Crowding through the front doors of the Moscone Center, we all look like deer in the headlights. Rushing into the bright lights and recycled air of the conference’s lobby, we are desperate for some direction – where to go, when to be there, who to meet. There are lines for computers, lines for people behind desks, lines for coat check and the longest line of all just below at the coffee shop.
There are a few signs but the one that stands out doesn’t have a booth number; this one requests you download an app for the RSA conference and for all our scheduling needs. PERFECT.
Days after your download, the last thing on your mind breaks headlines and the perfect app might be the latest vulnerability for your identity. It may seem unlikely that a mobile app at a security conference had security flaws but, unfortunately, it isn’t that unusual.
With conference attendees often feeling overwhelmed, an app for the event is enticing and creating mobile apps for marketing purposes is becoming a trend.
“Security flaws in mobile applications (particularly these rapidly developed and targeted apps) are endemic, and I think the RSA example helps prove the point that there are often inherent risks in even the most benign applications” – Gunter Ollmann, CTO IOActive.
Mobile is growing at an incredible pace and the information we keep on our devices can be sensitive.

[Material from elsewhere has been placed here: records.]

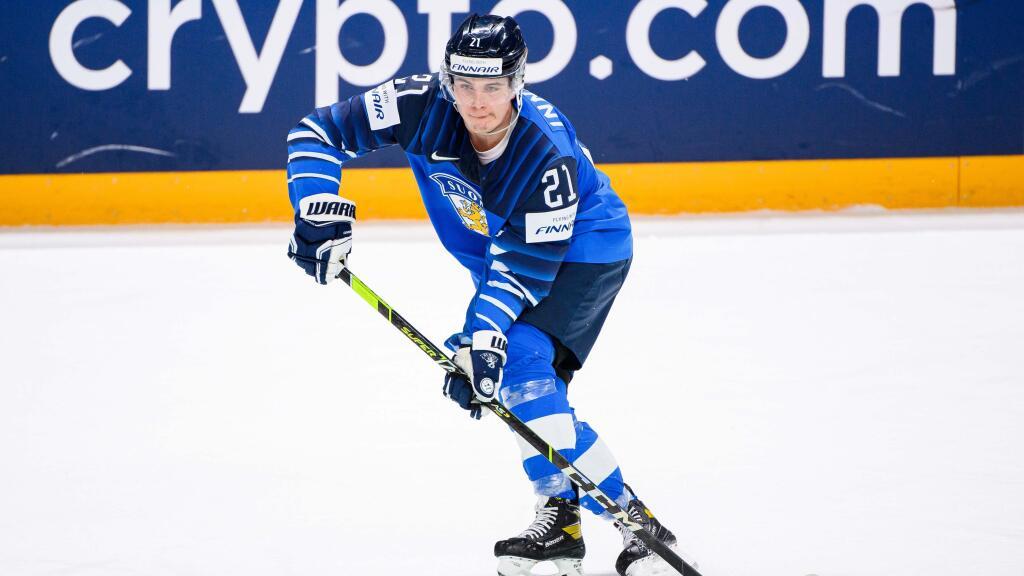 """Ensimmäisiä MM-kisojaan pelaava Jere Innala oli alkusarjassa Suomen parhaita hyökkääjiä – """"Nopeus- ja taito-ominaisuudet kestävät vertailun kovempiakin maita vastaan"""""""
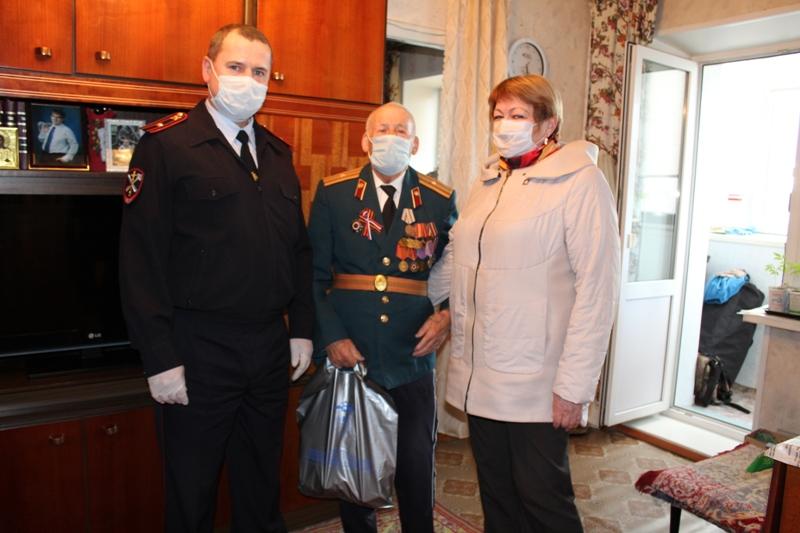 Коркинским ветеранам милиции вручили продуктовые наборы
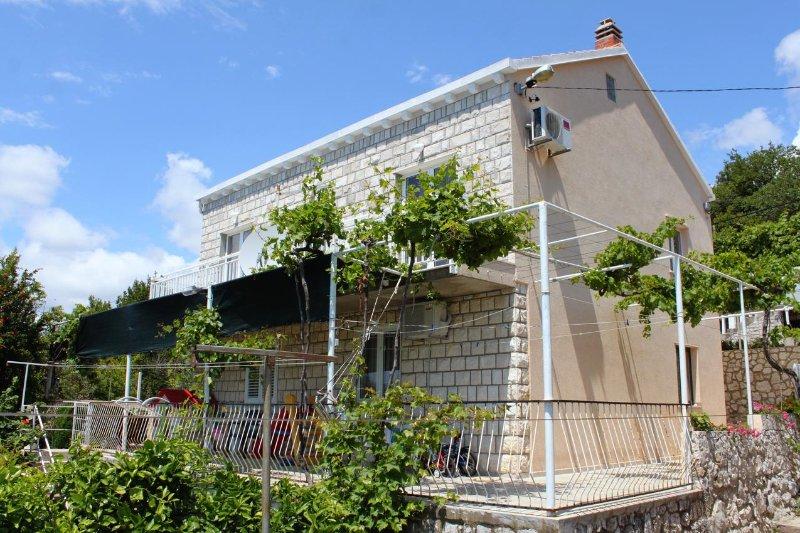 Vrbica Apartment Sleeps 6 with Air Con - 5469119, casa vacanza a Stikovica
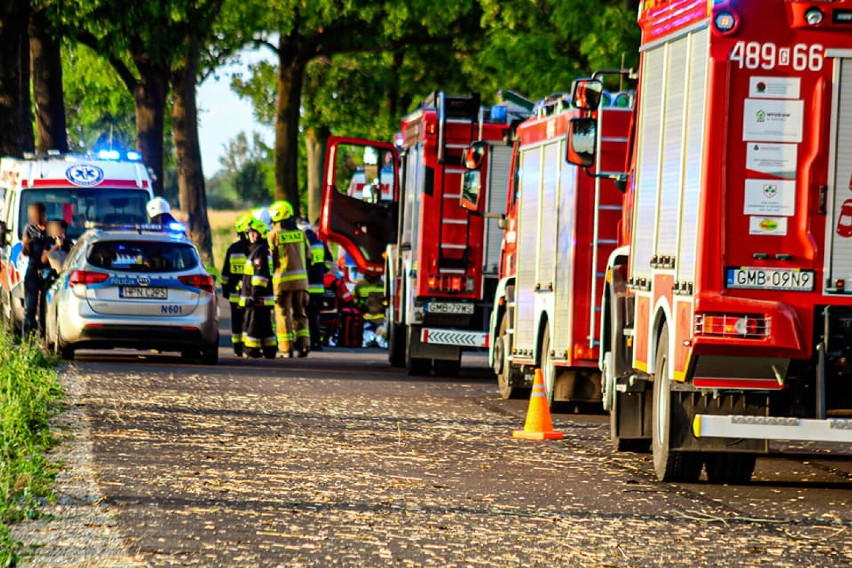 Gm. Nowy Staw. Wypadek samochodu osobowego w Brzózkach. Troje rannych, przyleciał śmigłowiec LPR
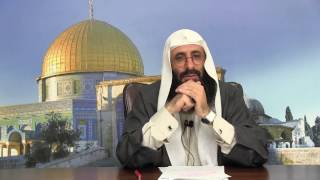 متخصّص بالدفاع عن ابن تيمية؛ تورّط مع الإمام ابن إبراهيم، فأذهله الإمام وأذهلنا!
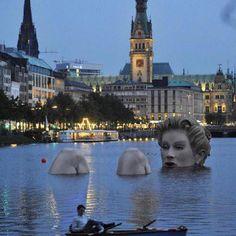 """Badenixe"" (bathing beauty) sculpture in Hamburg, Germany"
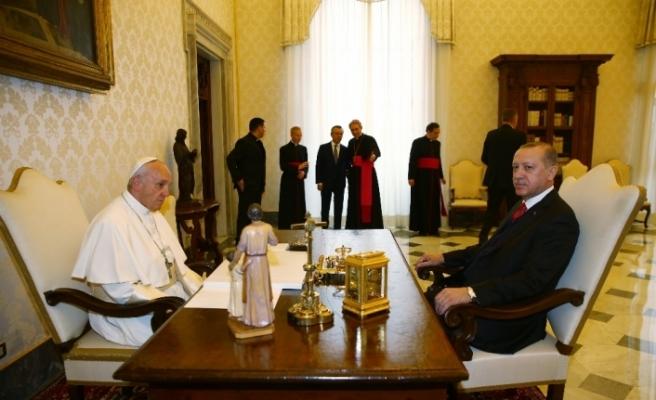 Cumhurbaşkanı Erdoğan, Papa ile Kudüs'ü görüştü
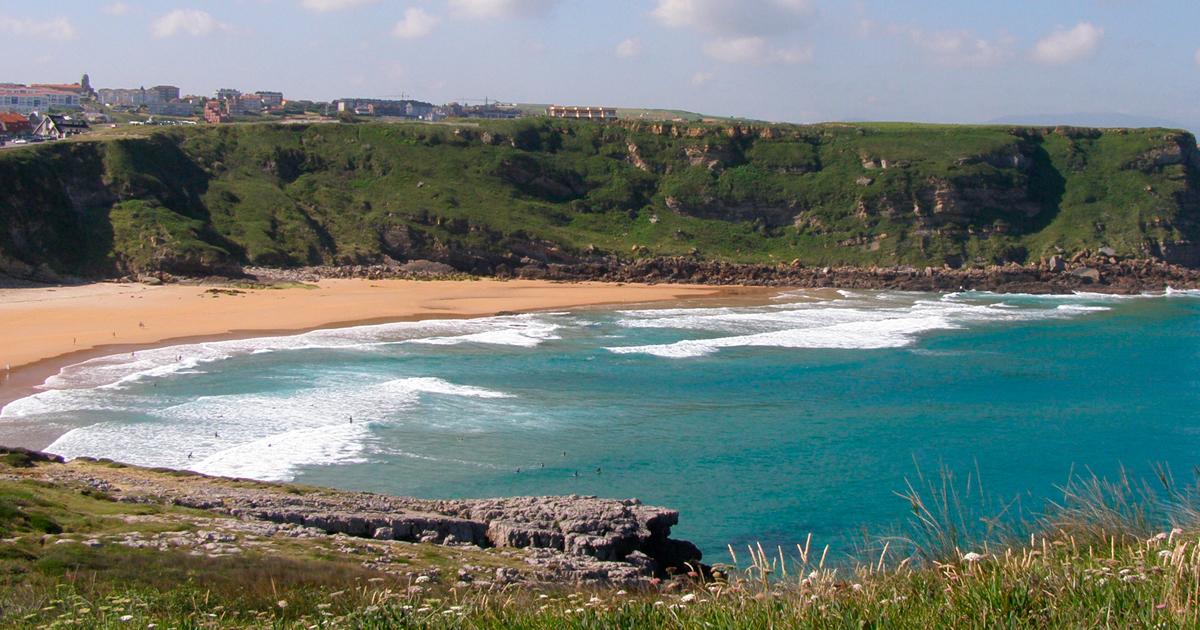 Hacer surf en cantabria - Playa de los locos suances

Security should not be thrown on the back burner when applications are being created, even if it is for a specific and short-term use. 3rd party application creators have made great apps (including the infamous Flappy Bird) but security is overlooked multiple times: by the creators, by the advertisers, by the users. They say to surround yourself with those who make you better, but because you’re physically at a security conference doesn’t mean you’re invincible to attacks.
The good news? The only information in this SQL database is stuff like your name, surname, title, employer, and nationality – no financial information. The bad news? This information and location information (assumedly you were at the conference) says a lot about you and opens up new attack vectors.
Mobile continues to change (look at these predictions for the next two years), but we always need to think with security in mind. After all, we aren’t invincible – we always look before crossing the street and the cyber, mobile, technology networks shouldn’t be any different.